Boomerang uniformity of popular S-box constructions

Abstract

In order to study the resistance of a block cipher against boomerang attacks, a tool called the Boomerang Connectivity Table (BCT) for S-boxes was recently introduced. Very little is known today about the properties of this table especially for bijective S-boxes defined for n variables with \(n\equiv 0 \mod 4\). In this work we study the boomerang uniformity of some popular constructions used for building large S-boxes, e.g. for eight variables, from smaller ones. We show that the BCTs of all the studied constructions have abnormally high values in some positions. This remark permits us in some cases to link the boomerang properties of an S-box with other well-known cryptanalytic techniques on such constructions while in other cases it leads to the discovery of new ones. A surprising outcome concerns notably the Feistel and MISTY networks. While these two structures are very similar, their boomerang uniformity can be very different. Indeed, we show that the boomerang uniformity of a Feistel network is always the worst one possible, while for a MISTY construction this quantity depends on its inner building blocks. In the second part, we investigate the boomerang uniformity under EA-equivalence for Gold and the inverse function (as used respectively in MPC-friendly ciphers and the AES) and we prove that the boomerang uniformity is EA-invariant in these cases. Finally, we present an algorithm for inverting a given BCT and provide experimental results on the size of the BCT-equivalence classes for some 4 and 8-bit S-boxes.

Data supplied -
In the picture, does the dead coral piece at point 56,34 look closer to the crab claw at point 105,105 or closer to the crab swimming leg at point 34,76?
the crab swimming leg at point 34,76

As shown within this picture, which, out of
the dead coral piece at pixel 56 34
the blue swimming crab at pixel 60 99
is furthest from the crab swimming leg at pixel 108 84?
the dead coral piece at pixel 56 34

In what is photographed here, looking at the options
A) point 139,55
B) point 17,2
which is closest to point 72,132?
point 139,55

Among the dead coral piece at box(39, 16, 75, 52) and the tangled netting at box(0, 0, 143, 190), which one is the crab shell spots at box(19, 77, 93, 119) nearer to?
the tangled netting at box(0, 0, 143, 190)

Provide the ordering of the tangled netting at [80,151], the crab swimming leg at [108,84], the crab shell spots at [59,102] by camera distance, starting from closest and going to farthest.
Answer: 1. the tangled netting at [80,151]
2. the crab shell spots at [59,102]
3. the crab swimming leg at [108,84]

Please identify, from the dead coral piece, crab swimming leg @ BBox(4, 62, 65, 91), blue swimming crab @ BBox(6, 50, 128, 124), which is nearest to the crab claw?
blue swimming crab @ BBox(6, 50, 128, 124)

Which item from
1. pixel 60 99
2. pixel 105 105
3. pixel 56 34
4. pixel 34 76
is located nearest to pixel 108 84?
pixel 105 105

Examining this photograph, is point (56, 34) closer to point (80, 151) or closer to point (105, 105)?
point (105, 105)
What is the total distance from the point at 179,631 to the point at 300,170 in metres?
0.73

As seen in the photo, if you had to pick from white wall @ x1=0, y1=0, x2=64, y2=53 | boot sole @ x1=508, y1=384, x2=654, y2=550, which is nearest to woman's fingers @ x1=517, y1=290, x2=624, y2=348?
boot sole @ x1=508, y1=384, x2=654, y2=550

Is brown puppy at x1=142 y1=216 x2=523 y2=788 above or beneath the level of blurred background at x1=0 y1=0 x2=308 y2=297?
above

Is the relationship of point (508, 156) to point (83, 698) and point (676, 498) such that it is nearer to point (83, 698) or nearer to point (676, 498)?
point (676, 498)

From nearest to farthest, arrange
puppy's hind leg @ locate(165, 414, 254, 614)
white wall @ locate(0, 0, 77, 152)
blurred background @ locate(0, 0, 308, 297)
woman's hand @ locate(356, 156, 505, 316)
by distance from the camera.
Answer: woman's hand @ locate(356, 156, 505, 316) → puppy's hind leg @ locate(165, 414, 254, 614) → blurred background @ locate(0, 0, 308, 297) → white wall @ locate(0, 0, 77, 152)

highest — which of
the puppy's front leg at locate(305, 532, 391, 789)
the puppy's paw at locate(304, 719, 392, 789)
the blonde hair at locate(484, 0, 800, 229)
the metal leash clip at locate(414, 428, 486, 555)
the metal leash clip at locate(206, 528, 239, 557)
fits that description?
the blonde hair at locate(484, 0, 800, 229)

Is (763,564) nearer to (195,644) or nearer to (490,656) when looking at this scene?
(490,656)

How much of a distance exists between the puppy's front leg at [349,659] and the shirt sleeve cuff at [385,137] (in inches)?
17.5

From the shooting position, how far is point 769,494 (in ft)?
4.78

What you will do -
1 – What does the abstract on boomerang uniformity of S-box constructions say about the boomerang uniformity of a Feistel network?
2 – Carry on the text about boomerang uniformity of S-box constructions, picking up right after its last sentence.

The answers -
1 – It is always the worst one possible.

2 –
A Proof of Proposition 6

We prove here the bounds provided in Proposition 6 for the two types of unbalanced MISTY network depicted in Fig. 5. We start by the network on the left.

Proof

Suppose that \(m<n\) and define the function

$$\begin{aligned} S_{b} : {\left\{ \begin{array}{ll} \mathbb {F}_2^{m}\times \mathbb {F}_2^{m} \times \mathbb {F}_2^{n-m} &{}\rightarrow \mathbb {F}_2^{m}\times \mathbb {F}_2^{m} \times \mathbb {F}_2^{n-m} \\ (x,y,z) &{}\mapsto S^{-1}(S(x,y,z) + b) \end{array}\right. } \end{aligned}$$

where \(F_1\) and \(F_3\) are permutations over \(\mathbb {F}_2^n\) and \(F_2\) is a permutation over \(\mathbb {F}_2^m\). This function is displayed at the left of Fig. 9. We denote the values of (x, y, z) after i rounds for both cases as \((\ell _i,m_i,r_i)\).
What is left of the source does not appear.